# [Exercise description]
Retype every record exactly. Skip the images.
[Data records]
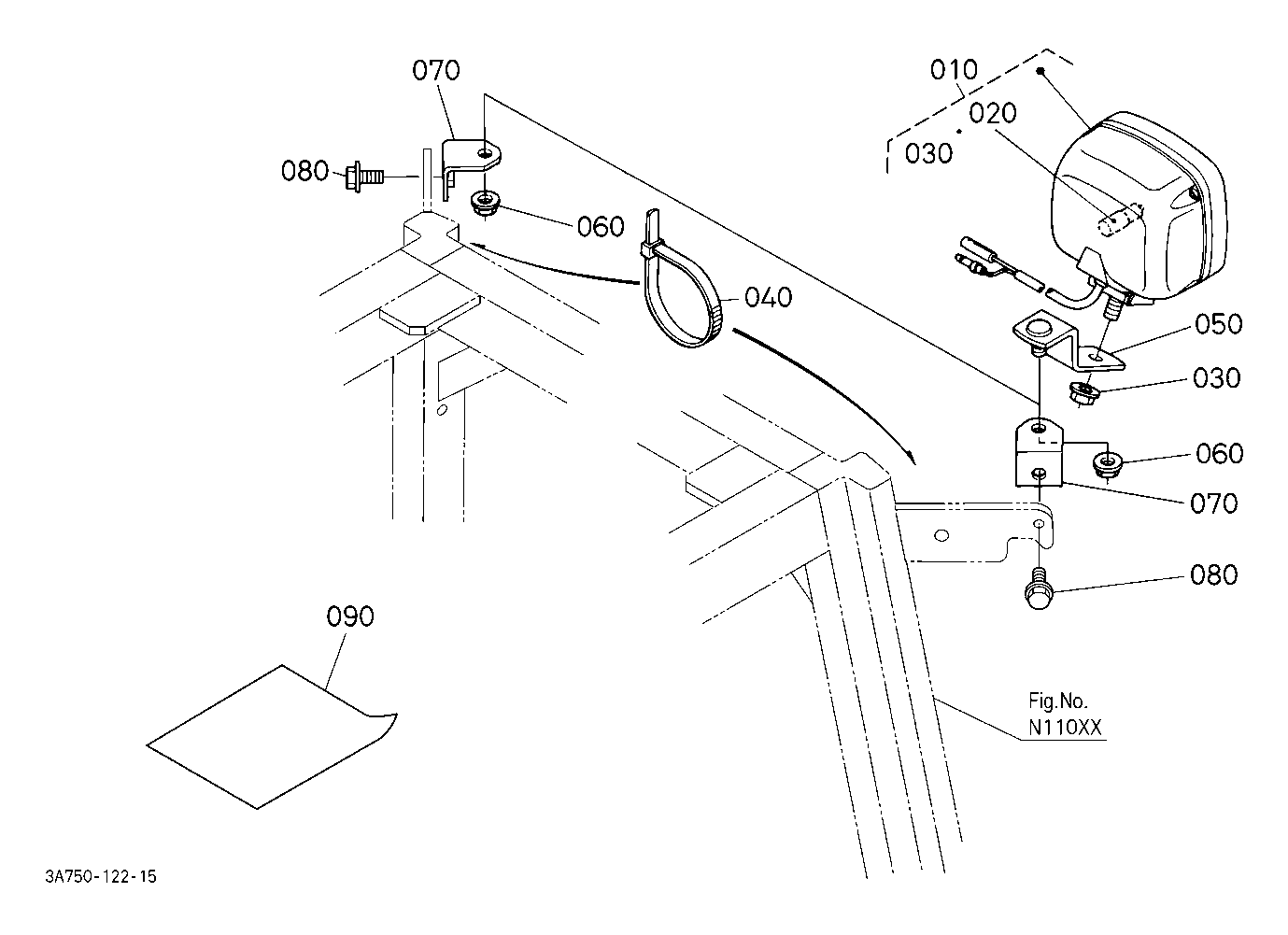 070
080
060
040
010
020
030
050
030
060
070
080
090
Fig.No.
N110XX
3A750-122-15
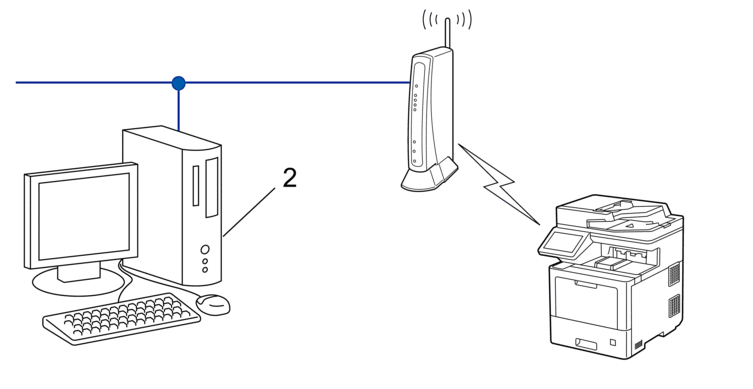 2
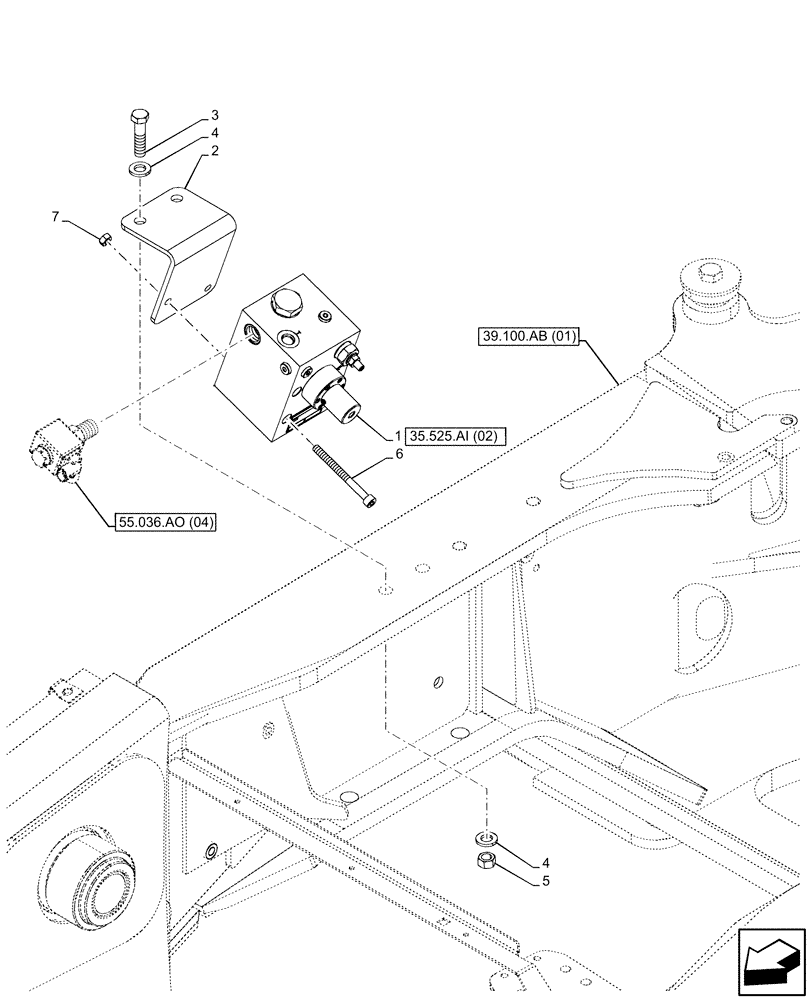 3
4
2
7
39.100.AB (01)
1 35.525.AI (02)
6
55.036.AO (04)
4
5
[/Data records]
# [Solved problem]
 070
080
060
040
010
020
030
050
030
060
070
080
090
Fig.No.
N110XX
3A750-122-15
 2
 3
4
2
7
39.100.AB (01)
1 35.525.AI (02)
6
55.036.AO (04)
4
5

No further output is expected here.